(Task statement) Copy only what runs from the line containing "Which is closer in" through the end of the material below, line for line, with both ends included.

(Recorded information)
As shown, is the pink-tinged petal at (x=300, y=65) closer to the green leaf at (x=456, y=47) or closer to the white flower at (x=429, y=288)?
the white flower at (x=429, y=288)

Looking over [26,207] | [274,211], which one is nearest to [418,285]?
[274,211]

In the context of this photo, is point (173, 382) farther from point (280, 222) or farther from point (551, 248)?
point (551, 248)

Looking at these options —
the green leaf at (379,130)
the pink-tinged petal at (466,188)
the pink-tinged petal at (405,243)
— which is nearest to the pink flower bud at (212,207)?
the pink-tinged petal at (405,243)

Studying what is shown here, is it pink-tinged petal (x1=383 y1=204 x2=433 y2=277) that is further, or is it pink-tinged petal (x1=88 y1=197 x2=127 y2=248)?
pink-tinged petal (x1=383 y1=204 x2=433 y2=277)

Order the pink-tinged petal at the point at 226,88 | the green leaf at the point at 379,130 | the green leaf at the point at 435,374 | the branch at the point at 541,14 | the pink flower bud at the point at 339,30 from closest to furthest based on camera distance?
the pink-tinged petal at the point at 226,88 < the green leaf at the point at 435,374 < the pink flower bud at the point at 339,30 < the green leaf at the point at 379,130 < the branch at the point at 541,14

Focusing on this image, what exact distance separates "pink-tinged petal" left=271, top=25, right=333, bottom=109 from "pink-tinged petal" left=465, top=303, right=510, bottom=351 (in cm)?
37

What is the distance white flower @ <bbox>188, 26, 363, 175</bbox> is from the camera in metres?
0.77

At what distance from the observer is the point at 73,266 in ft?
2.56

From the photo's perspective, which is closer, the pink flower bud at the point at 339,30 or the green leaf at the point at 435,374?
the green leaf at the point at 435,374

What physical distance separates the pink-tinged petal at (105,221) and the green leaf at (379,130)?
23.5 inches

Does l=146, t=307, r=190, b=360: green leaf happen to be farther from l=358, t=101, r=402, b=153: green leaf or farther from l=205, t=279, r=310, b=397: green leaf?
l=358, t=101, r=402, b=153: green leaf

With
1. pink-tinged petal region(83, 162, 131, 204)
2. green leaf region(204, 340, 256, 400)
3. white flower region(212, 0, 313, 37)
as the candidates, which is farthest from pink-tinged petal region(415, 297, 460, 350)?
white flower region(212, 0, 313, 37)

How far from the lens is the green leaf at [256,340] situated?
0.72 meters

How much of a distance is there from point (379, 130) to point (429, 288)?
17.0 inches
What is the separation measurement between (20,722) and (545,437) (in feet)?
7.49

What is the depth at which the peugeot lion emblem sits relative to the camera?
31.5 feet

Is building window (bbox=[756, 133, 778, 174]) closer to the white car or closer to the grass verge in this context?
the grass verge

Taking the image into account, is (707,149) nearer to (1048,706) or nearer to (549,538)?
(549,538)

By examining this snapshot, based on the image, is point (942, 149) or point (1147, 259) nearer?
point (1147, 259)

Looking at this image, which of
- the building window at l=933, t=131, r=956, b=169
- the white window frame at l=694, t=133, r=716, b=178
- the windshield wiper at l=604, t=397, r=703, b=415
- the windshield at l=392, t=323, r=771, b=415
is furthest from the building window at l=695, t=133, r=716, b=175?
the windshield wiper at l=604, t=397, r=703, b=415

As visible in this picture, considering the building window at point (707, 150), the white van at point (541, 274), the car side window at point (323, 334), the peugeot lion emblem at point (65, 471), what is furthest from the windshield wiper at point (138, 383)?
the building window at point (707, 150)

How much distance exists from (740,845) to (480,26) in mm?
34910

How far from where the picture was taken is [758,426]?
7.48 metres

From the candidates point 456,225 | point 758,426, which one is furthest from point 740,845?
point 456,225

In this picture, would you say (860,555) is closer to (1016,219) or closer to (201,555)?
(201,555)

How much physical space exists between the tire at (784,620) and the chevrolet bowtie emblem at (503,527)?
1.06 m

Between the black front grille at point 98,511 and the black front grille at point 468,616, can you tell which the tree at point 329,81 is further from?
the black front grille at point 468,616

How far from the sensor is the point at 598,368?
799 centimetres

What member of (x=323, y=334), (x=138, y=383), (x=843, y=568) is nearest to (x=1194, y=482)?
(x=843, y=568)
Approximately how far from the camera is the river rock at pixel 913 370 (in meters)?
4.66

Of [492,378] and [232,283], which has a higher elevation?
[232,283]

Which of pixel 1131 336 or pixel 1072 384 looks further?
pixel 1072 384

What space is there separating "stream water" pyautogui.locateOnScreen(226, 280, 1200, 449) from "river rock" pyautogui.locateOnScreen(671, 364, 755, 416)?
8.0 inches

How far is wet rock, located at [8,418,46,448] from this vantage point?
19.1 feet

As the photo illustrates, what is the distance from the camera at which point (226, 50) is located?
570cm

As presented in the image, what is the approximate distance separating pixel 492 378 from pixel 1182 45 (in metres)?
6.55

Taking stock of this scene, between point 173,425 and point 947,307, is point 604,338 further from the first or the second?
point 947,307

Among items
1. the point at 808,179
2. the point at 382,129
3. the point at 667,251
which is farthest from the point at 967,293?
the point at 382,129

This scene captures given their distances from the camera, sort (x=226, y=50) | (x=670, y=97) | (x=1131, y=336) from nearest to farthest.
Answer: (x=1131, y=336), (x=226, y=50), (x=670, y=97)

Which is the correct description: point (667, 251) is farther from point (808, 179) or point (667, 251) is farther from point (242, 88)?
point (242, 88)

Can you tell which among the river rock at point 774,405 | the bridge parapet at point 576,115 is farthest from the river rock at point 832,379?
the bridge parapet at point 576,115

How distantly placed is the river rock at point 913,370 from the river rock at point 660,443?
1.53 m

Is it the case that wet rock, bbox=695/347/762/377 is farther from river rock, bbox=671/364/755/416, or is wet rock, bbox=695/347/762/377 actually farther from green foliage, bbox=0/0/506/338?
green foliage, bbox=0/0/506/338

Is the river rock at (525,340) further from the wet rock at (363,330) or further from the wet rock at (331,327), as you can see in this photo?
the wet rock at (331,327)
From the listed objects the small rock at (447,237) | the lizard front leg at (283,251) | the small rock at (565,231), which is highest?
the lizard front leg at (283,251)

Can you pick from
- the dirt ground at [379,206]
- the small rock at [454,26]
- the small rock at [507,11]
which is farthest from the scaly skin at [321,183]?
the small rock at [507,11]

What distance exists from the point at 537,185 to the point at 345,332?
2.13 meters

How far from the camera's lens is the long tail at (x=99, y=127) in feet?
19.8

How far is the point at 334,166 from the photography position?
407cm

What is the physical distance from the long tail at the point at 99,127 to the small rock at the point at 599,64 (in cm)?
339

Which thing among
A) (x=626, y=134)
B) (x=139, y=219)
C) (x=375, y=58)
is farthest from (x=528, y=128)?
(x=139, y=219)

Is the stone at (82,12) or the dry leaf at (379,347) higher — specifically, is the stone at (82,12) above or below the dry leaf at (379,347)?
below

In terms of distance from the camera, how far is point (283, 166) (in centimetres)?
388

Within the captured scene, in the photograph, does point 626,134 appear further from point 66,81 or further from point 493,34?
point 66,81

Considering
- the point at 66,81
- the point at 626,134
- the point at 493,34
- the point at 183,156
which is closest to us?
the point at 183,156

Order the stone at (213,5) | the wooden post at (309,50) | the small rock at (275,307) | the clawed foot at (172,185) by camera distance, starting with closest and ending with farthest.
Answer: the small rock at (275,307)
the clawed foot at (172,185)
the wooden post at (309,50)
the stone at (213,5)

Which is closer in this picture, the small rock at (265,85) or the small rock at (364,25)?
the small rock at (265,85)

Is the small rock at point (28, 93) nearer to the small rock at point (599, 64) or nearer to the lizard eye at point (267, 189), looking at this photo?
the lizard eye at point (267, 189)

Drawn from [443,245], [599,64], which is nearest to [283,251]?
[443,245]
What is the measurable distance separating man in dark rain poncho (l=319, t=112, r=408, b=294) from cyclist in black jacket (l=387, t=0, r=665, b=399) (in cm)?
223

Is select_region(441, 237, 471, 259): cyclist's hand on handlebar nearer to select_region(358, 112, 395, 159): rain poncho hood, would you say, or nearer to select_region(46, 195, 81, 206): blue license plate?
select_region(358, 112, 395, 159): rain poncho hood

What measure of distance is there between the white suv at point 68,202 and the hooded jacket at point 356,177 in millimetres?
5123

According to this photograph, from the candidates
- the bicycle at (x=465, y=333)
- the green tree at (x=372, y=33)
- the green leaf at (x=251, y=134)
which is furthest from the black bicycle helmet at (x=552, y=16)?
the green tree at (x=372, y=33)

(The output)
Which is closer in this picture, the small rock at (265,85) or the small rock at (364,25)?
the small rock at (265,85)

Is the small rock at point (28, 93) nearer to the small rock at point (599, 64) or nearer to the lizard eye at point (267, 189), looking at this photo?
the lizard eye at point (267, 189)

Drawn from [443,245], [599,64], which is nearest to [283,251]?
[443,245]
What is the measurable distance separating man in dark rain poncho (l=319, t=112, r=408, b=294) from cyclist in black jacket (l=387, t=0, r=665, b=399) (in cm)?
223

Is select_region(441, 237, 471, 259): cyclist's hand on handlebar nearer to select_region(358, 112, 395, 159): rain poncho hood, would you say, or nearer to select_region(46, 195, 81, 206): blue license plate?
select_region(358, 112, 395, 159): rain poncho hood

What measure of distance is there between the white suv at point 68,202 and the hooded jacket at point 356,177 in millimetres?
5123

According to this photograph, from the candidates
- the bicycle at (x=465, y=333)
- the green tree at (x=372, y=33)
- the green leaf at (x=251, y=134)
which is furthest from the black bicycle helmet at (x=552, y=16)?
the green tree at (x=372, y=33)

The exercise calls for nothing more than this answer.